---------- Source document ----------

Shutdown valve (SDV) is commonly used in oil and gas facilities for safe and isolation to avoid escalation of hazardous material from one system to another system. It is commonly controlled by Emergency Shutdown System (ESDS) which is highly reliable system. In earlier post, i have listed 12 main features required by a Shutdown valve. Normally the Shutdown valve is maintained in open position using Instrument Air. In the event of Instrument air failure, the Shutdown valve will shut closed.

Bypass Pressurization Line
During start-up, the shutdown valve in closed position. The upstream of shutdown valve will be pressurized at high pressure (i.e 100 barg) whilst the shutdown valve may still kept at 2-3 barg. High differential pressure across the shutdown will results high torque against the actuator. It may not be cost effective and justifiable to provide an large actuator just to open the Shutdown valve. A more reasonable approach will be providing a bypass line with a small shutdown valve and a throttling valve across the main shutdown valve for initial pressurization purpose. See below image.


Shutdown Bypass Valve during Emergency

There may be an emergency situation e.g. plant fire, serious leakage, etc take place during pressurization period and demand downstream system to be isolated immediately and reliably for safety purpose, thus a the bypass valve shall be connected to the Emergency Shutdown System (ESDS) to enable proper shutdown.

Distance between Bypass Shutdown Valve and Throttling Valve
High pressure drop across the throttling valve may potential leads to very low temperature downstream of the throttling valve due to Joule-Thompson (JT) effect. The fluid temperature downstream of throttling may drops below subzero (Less than zero degree Celsius). Sensible heat in the piping will transfer to cold fluid and slowly approaching this subzero temperature. The "coldness" will travel back to upstream of throttling valve and may reaches the Shutdown valve. It potentially cause the upstream Shutdown valve body temperature drops below subzero as well. Moisture from atmosphere will freeze at the Shutdown valve body and potentially cause the stem stuck at open position. This will poses hazard to the system as the shutdown may not able to close when it is demanded. It is recommended to provide to locate throttling valve 600mm downstream of the Shutdown valve. Similar arrangement in the blowdown line.

---------- Data block ----------

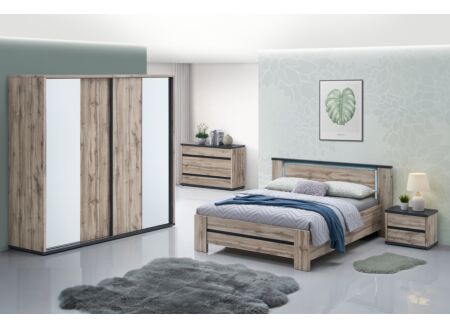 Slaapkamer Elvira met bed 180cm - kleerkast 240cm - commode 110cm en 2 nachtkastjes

----------

### Exercise requirements
A) According to the shutdown valve article, why should the throttling valve be placed 600mm downstream of the shutdown valve?
B) Go on with the shutdown valve article from its final sentence.
The listing above is not needed here.

### Answers to this exercise
A) A high pressure drop across the throttling valve can chill the fluid below zero, and that cold can travel back upstream to the shutdown valve body. Moisture from the air could then freeze on the valve and stick its stem in the open position, so the valve might not close when a shutdown is demanded.

B)
Heat Tracing Downstream of Shutdown valve
JT effect may leads to sweating / ice form at external pipe. Application of anti-condensation coating and heat tracing on the bypass pipe will help to avoid sweating / icing.

Depends on fluid composition, low temperature may leads to hydrate formation or ice formed and potentially partially/totally block the small pressurization line. Heat tracing may help (may not avoid) keep temperature above hydrate formation temperature.

Bypass Line Size
Bypass line size is very much subject to fluid composition, downstream inventory, differential pressure, etc. The line may be sized such that the flowrate is maximum but without hydrate fromation or ice formed at reasonable pressurization time. In some event, noise level may be an issue and needs additional assessment.


Automated Pressurization
As downstream pressure slowly increases, the differential pressure will drops and lead to low flow passing the throttling valve. Operator may needs to slowly increase the opening to increase the throttling valve. Some plant imposing minimum manning and increase automation, those the opening of throttling valve may be automated with a pressure control with a bypass control valve. This type of arrangement shall be properly engineered as there are many issues such as hydrate, ice-form, noise associate with this arrangement.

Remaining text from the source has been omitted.